La dynamique du conflit israélo-arabe a achevé cette conflictualité. Dans l'imaginaire islamique, cette parcelle de terre d'Israël est désormais perçue comme une métastase moderne des croisades en terre d'Islam. Dès lors, le djihad peut trouver une nouvelle jeunesse et Mossadegh comme Nasser doivent se retourner dans leurs tombes.

Qu'est ce que le djihad ? Certains diront que c'est le retour vers la foi par l'ascèse spirituelle dont le texte nourri du désert est le symbole. Dans sa version politique contemporaine, on ne peut que constater un retour belliqueux de la tradition où Saladin l'emporte sur Averroès. Ce djihad-là relève davantage de la notion de crime contre l'humanité, car voulant soumettre toute population non musulmane à l'ordre islamique. Ce qui avait fasciné Massignon ou même Benoist-Meschin et Lawrence n'existe plus. C'est désormais une culture du ressentiment qui rassemble l'islam radical dont la figure porteuse en Occident n'est pas la mule de Mahomet mais ce vieux cheval stalinien sur le retour de Garaudy.
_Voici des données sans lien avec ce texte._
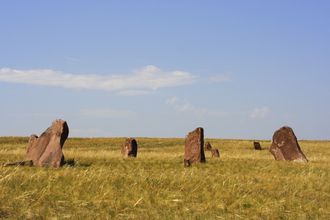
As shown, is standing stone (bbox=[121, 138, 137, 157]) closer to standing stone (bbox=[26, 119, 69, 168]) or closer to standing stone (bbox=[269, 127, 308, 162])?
standing stone (bbox=[269, 127, 308, 162])

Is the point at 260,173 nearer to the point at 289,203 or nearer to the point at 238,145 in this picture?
the point at 289,203

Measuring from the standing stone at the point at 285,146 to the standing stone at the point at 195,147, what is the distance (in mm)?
5863

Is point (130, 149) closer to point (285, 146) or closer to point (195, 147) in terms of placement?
point (195, 147)

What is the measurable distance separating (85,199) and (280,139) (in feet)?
73.9

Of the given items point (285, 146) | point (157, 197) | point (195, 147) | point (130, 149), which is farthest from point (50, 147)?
point (285, 146)

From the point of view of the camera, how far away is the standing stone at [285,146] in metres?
32.5

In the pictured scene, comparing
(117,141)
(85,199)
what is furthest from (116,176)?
(117,141)

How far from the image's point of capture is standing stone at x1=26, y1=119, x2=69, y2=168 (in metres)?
24.2

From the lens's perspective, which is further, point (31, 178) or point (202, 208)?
point (31, 178)

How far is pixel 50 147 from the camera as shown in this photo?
25016mm

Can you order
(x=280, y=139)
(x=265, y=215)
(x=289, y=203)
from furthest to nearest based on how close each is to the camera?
(x=280, y=139)
(x=289, y=203)
(x=265, y=215)

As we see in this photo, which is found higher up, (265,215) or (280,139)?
(280,139)

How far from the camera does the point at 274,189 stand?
16.8 metres

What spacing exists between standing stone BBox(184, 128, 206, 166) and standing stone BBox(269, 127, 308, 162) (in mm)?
5863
Or, hélas c'est lui qui reçoit un vibrant hommage à la Foire du livre du Caire, il y a trois ans, c'est lui qui incarne l'ami venu d'Occident. Ce pire ami du monde arabe n'aura que peu de détracteurs tant l'ivresse antisioniste fait perdre toute raison aux intellectuels arabes. Ce n'est pas être un ennemi du droit des Palestiniens que de le leur dire.

Ce sont bien deux visions du monde qui s'affrontent en Palestine, à New York ou en Algérie. Il ne s'agit pas en l'occurrence d'un affrontement Islam/Occident mais entre le monde démocratique porté aujourd'hui par l'Occident et la pensée totalitaire portée par l'islamisme. Dire le contraire voudrait dire que la charia pourrait remplacer le Code civil. Ce n'est pas se poser en porte-parole de Godefroy de Bouillon que de s'y opposer. Ce n'est pas être fasciste ou xénophobe que de s'indigner des sifflements contre la Marseillaise au cours du match de football France-Algérie. Aux démocrates de savoir ce qu'ils veulent, pour leur propre paix et le prix qu'ils sont prêts à payer pour la préserver. Il suffisait de lire Mein Kampf pour deviner quelle allait être la suite du programme. Il suffit d'écouter Ben Laden pour deviner le sien.